#### EXERCISE INSTRUCTIONS
The records that follow must be transcribed exactly, each one in full.

+++++

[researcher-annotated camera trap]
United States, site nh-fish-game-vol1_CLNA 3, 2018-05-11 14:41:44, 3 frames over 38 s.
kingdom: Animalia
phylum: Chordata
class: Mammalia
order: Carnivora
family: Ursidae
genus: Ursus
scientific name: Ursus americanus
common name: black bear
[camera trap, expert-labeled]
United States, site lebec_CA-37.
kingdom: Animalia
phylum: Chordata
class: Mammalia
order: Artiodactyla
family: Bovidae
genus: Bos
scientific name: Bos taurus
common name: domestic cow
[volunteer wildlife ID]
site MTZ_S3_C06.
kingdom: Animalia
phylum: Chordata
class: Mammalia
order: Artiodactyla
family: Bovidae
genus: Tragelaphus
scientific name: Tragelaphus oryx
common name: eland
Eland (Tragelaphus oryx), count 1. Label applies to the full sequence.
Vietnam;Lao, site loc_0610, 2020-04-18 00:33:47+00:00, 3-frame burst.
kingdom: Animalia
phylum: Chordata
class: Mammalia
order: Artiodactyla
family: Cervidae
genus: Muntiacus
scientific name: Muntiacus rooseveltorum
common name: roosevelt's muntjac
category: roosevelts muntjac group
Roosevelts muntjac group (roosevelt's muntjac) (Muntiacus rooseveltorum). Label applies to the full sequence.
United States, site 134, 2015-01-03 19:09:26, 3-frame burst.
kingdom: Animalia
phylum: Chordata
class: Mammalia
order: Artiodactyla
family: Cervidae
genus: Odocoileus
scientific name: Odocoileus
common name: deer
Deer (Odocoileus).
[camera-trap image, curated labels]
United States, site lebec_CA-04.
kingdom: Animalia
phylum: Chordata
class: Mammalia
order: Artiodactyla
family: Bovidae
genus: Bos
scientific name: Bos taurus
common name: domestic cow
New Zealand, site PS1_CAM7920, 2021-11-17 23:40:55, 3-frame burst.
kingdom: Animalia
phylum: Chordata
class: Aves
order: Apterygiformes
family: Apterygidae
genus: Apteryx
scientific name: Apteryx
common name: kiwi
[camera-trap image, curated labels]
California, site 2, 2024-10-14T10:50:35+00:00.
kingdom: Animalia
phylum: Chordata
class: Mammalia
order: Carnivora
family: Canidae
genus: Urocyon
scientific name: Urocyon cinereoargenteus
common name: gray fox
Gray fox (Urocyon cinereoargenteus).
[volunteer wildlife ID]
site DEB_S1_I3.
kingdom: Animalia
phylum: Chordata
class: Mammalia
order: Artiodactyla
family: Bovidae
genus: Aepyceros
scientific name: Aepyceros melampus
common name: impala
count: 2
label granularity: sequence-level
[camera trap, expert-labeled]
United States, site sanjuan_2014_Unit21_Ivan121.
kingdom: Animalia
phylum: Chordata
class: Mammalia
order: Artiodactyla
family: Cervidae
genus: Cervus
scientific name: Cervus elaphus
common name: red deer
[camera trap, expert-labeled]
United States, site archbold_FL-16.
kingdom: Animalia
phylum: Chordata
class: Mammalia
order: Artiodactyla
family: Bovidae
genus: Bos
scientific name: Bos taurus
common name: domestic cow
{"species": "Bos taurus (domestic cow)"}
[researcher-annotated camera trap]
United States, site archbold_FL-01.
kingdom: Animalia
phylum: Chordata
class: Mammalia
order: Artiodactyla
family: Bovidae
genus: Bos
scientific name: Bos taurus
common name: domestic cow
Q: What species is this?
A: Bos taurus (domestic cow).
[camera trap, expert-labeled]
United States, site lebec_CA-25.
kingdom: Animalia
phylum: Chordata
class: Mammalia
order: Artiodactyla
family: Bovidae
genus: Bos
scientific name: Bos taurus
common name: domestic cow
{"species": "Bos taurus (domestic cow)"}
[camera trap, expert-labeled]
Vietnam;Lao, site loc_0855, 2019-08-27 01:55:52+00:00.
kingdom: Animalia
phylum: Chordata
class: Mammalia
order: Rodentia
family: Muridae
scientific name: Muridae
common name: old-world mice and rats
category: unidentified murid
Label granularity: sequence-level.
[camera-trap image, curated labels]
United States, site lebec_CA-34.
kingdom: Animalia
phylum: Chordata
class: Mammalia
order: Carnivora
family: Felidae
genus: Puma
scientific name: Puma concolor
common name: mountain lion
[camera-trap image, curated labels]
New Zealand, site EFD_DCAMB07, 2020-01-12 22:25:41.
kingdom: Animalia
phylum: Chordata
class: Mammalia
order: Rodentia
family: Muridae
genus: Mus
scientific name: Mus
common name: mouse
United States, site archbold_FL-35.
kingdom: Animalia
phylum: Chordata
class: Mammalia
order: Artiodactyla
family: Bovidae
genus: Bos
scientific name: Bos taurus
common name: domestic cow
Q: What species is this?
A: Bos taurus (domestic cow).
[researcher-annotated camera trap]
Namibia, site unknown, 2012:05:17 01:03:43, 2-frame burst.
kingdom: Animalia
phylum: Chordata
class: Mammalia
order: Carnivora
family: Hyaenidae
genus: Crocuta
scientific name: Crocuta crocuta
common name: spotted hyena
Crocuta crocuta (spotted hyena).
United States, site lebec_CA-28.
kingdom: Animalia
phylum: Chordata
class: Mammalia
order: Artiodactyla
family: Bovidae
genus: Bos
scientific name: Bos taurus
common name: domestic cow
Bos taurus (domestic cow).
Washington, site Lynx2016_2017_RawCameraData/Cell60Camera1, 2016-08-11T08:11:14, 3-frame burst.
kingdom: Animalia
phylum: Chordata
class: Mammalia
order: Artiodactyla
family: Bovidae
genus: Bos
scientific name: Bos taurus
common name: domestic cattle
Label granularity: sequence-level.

+++++

#### ANSWER FOR THE TASK
[researcher-annotated camera trap]
United States, site nh-fish-game-vol1_CLNA 3, 2018-05-11 14:41:44, 3 frames over 38 s.
kingdom: Animalia
phylum: Chordata
class: Mammalia
order: Carnivora
family: Ursidae
genus: Ursus
scientific name: Ursus americanus
common name: black bear
[camera trap, expert-labeled]
United States, site lebec_CA-37.
kingdom: Animalia
phylum: Chordata
class: Mammalia
order: Artiodactyla
family: Bovidae
genus: Bos
scientific name: Bos taurus
common name: domestic cow
[volunteer wildlife ID]
site MTZ_S3_C06.
kingdom: Animalia
phylum: Chordata
class: Mammalia
order: Artiodactyla
family: Bovidae
genus: Tragelaphus
scientific name: Tragelaphus oryx
common name: eland
Eland (Tragelaphus oryx), count 1. Label applies to the full sequence.
Vietnam;Lao, site loc_0610, 2020-04-18 00:33:47+00:00, 3-frame burst.
kingdom: Animalia
phylum: Chordata
class: Mammalia
order: Artiodactyla
family: Cervidae
genus: Muntiacus
scientific name: Muntiacus rooseveltorum
common name: roosevelt's muntjac
category: roosevelts muntjac group
Roosevelts muntjac group (roosevelt's muntjac) (Muntiacus rooseveltorum). Label applies to the full sequence.
United States, site 134, 2015-01-03 19:09:26, 3-frame burst.
kingdom: Animalia
phylum: Chordata
class: Mammalia
order: Artiodactyla
family: Cervidae
genus: Odocoileus
scientific name: Odocoileus
common name: deer
Deer (Odocoileus).
[camera-trap image, curated labels]
United States, site lebec_CA-04.
kingdom: Animalia
phylum: Chordata
class: Mammalia
order: Artiodactyla
family: Bovidae
genus: Bos
scientific name: Bos taurus
common name: domestic cow
New Zealand, site PS1_CAM7920, 2021-11-17 23:40:55, 3-frame burst.
kingdom: Animalia
phylum: Chordata
class: Aves
order: Apterygiformes
family: Apterygidae
genus: Apteryx
scientific name: Apteryx
common name: kiwi
[camera-trap image, curated labels]
California, site 2, 2024-10-14T10:50:35+00:00.
kingdom: Animalia
phylum: Chordata
class: Mammalia
order: Carnivora
family: Canidae
genus: Urocyon
scientific name: Urocyon cinereoargenteus
common name: gray fox
Gray fox (Urocyon cinereoargenteus).
[volunteer wildlife ID]
site DEB_S1_I3.
kingdom: Animalia
phylum: Chordata
class: Mammalia
order: Artiodactyla
family: Bovidae
genus: Aepyceros
scientific name: Aepyceros melampus
common name: impala
count: 2
label granularity: sequence-level
[camera trap, expert-labeled]
United States, site sanjuan_2014_Unit21_Ivan121.
kingdom: Animalia
phylum: Chordata
class: Mammalia
order: Artiodactyla
family: Cervidae
genus: Cervus
scientific name: Cervus elaphus
common name: red deer
[camera trap, expert-labeled]
United States, site archbold_FL-16.
kingdom: Animalia
phylum: Chordata
class: Mammalia
order: Artiodactyla
family: Bovidae
genus: Bos
scientific name: Bos taurus
common name: domestic cow
{"species": "Bos taurus (domestic cow)"}
[researcher-annotated camera trap]
United States, site archbold_FL-01.
kingdom: Animalia
phylum: Chordata
class: Mammalia
order: Artiodactyla
family: Bovidae
genus: Bos
scientific name: Bos taurus
common name: domestic cow
Q: What species is this?
A: Bos taurus (domestic cow).
[camera trap, expert-labeled]
United States, site lebec_CA-25.
kingdom: Animalia
phylum: Chordata
class: Mammalia
order: Artiodactyla
family: Bovidae
genus: Bos
scientific name: Bos taurus
common name: domestic cow
{"species": "Bos taurus (domestic cow)"}
[camera trap, expert-labeled]
Vietnam;Lao, site loc_0855, 2019-08-27 01:55:52+00:00.
kingdom: Animalia
phylum: Chordata
class: Mammalia
order: Rodentia
family: Muridae
scientific name: Muridae
common name: old-world mice and rats
category: unidentified murid
Label granularity: sequence-level.
[camera-trap image, curated labels]
United States, site lebec_CA-34.
kingdom: Animalia
phylum: Chordata
class: Mammalia
order: Carnivora
family: Felidae
genus: Puma
scientific name: Puma concolor
common name: mountain lion
[camera-trap image, curated labels]
New Zealand, site EFD_DCAMB07, 2020-01-12 22:25:41.
kingdom: Animalia
phylum: Chordata
class: Mammalia
order: Rodentia
family: Muridae
genus: Mus
scientific name: Mus
common name: mouse
United States, site archbold_FL-35.
kingdom: Animalia
phylum: Chordata
class: Mammalia
order: Artiodactyla
family: Bovidae
genus: Bos
scientific name: Bos taurus
common name: domestic cow
Q: What species is this?
A: Bos taurus (domestic cow).
[researcher-annotated camera trap]
Namibia, site unknown, 2012:05:17 01:03:43, 2-frame burst.
kingdom: Animalia
phylum: Chordata
class: Mammalia
order: Carnivora
family: Hyaenidae
genus: Crocuta
scientific name: Crocuta crocuta
common name: spotted hyena
Crocuta crocuta (spotted hyena).
United States, site lebec_CA-28.
kingdom: Animalia
phylum: Chordata
class: Mammalia
order: Artiodactyla
family: Bovidae
genus: Bos
scientific name: Bos taurus
common name: domestic cow
Bos taurus (domestic cow).
Washington, site Lynx2016_2017_RawCameraData/Cell60Camera1, 2016-08-11T08:11:14, 3-frame burst.
kingdom: Animalia
phylum: Chordata
class: Mammalia
order: Artiodactyla
family: Bovidae
genus: Bos
scientific name: Bos taurus
common name: domestic cattle
Label granularity: sequence-level.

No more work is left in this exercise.